- _Texto extraído_
Papa Francisco durante sua fala nos “Rencontres Méditerranéennes” (Foto: Vatican Media/Catholic Press Photo)

Papa Francisco. «O Mediterrâneo volte a ser laboratório de paz»

As palavras do Santo Padre na sessão conclusiva dos “Rencontres Méditerranéennes” (Marselha, 23 de setembro de 2023)
Papa Francisco

Senhor Presidente da República,
Amados irmãos Bispos,
Ilustres Autarcas e autoridades que representais cidades e territórios banhados pelo Mar Mediterrâneo,
Todos vós, amigas e amigos!


Saúdo-vos cordialmente, agradecido a cada um de vós por ter acolhido o convite do Cardeal Aveline para participar nestes encontros. Obrigado pelo vosso trabalho e as valiosas reflexões que compartilhastes. Depois de Bari e Florença, prossegue o caminho ao serviço dos povos mediterrânicos: também aqui estão juntos responsáveis eclesiásticos e civis, não para tratar de interesses recíprocos, mas animados pelo desejo de cuidar do homem. Obrigado por o fazerdes com os jovens, presente e futuro da Igreja e da sociedade.

A cidade de Marselha é muito antiga. Fundada por navegadores gregos vindos da Ásia Menor, o mito fá-la remontar à história de amor entre um marinheiro emigrante e uma princesa nativa. Desde as suas origens, apresenta um caráter compósito e cosmopolita: acolhe as riquezas do mar e dá uma pátria a quem já não a tem. Marselha diz-nos que, apesar das dificuldades, a convivência é possível e geradora de alegria. No mapa, entre Niza e Montpellier, parece quase desenhar-se um sorriso; e assim me apraz pensá-la: Marselha é «o sorriso do Mediterrâneo». Quero, pois, propor-vos algumas reflexões sobre três realidades que caracteriza Marselha: o mar, o porto e o farol. São três símbolos.

- _Dados extraídos_

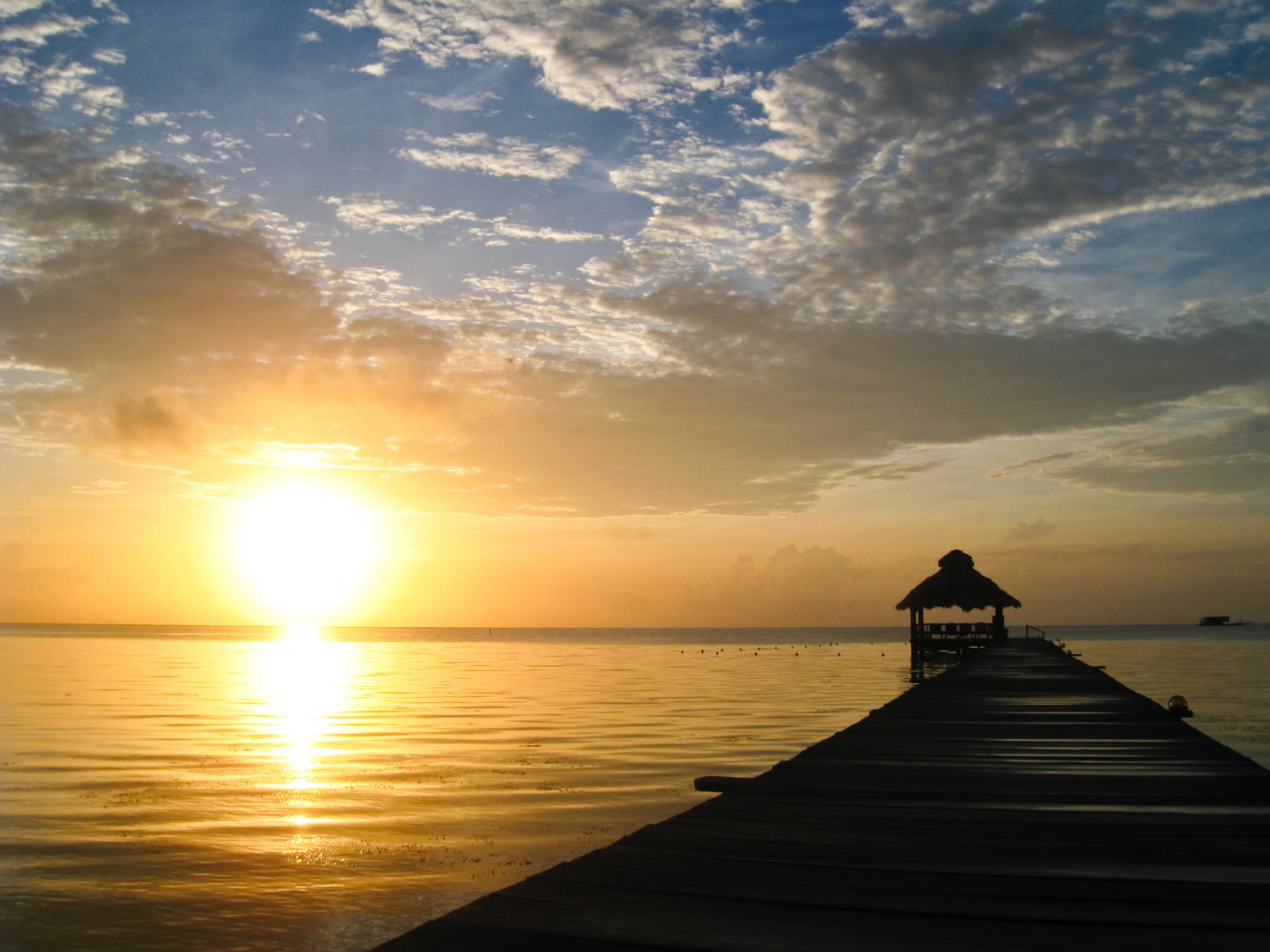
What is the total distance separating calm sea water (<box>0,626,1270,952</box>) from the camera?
28.6ft

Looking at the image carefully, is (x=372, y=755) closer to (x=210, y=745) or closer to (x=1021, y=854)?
(x=210, y=745)

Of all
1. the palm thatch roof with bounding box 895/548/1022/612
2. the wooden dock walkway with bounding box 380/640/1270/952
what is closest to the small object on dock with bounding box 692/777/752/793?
the wooden dock walkway with bounding box 380/640/1270/952

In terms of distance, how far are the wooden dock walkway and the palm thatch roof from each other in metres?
30.3

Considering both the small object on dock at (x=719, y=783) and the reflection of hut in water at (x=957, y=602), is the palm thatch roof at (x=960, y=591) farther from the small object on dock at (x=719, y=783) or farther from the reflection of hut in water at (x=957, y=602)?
the small object on dock at (x=719, y=783)

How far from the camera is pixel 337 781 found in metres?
15.0

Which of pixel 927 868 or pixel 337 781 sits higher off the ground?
pixel 927 868

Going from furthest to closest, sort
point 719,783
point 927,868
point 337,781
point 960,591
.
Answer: point 960,591 < point 337,781 < point 719,783 < point 927,868

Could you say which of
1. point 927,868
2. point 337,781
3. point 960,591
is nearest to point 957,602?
point 960,591

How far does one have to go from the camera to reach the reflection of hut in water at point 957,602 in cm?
3859

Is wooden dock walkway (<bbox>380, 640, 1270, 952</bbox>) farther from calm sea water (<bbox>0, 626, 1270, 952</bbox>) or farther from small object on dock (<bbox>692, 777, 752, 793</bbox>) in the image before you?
calm sea water (<bbox>0, 626, 1270, 952</bbox>)

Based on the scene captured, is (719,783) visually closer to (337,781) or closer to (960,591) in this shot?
(337,781)

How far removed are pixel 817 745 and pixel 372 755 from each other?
10466mm

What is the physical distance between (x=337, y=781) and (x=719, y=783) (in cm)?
904

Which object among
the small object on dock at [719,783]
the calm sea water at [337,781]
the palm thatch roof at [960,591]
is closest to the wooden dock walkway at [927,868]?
the small object on dock at [719,783]
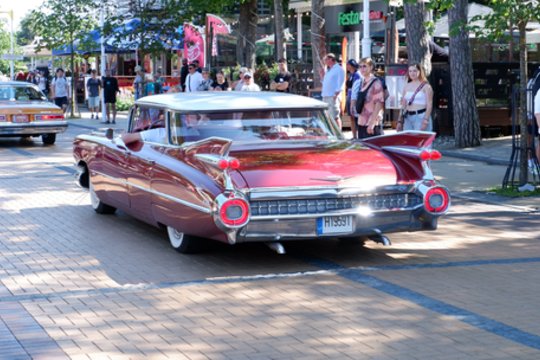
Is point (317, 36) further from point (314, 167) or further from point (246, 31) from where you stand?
point (314, 167)

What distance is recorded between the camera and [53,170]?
17.1 m

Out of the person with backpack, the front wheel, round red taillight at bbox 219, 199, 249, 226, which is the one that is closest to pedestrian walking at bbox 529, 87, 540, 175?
the person with backpack

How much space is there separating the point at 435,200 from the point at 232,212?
1881 mm

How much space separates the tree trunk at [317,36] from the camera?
86.3 ft

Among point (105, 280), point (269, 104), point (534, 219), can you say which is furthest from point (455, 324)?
point (534, 219)

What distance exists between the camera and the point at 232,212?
8102 mm

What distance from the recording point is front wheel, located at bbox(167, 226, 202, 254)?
9.04 meters

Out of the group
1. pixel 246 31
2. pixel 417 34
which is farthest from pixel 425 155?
pixel 246 31

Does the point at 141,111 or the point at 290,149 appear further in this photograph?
the point at 141,111

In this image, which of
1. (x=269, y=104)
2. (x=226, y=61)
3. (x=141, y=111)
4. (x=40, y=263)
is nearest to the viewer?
(x=40, y=263)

- _Tarefa proposta_
No discurso do Papa Francisco em Marselha, que três realidades ele diz que caracterizam a cidade?

- _Resposta do exercício_
O mar, o porto e o farol.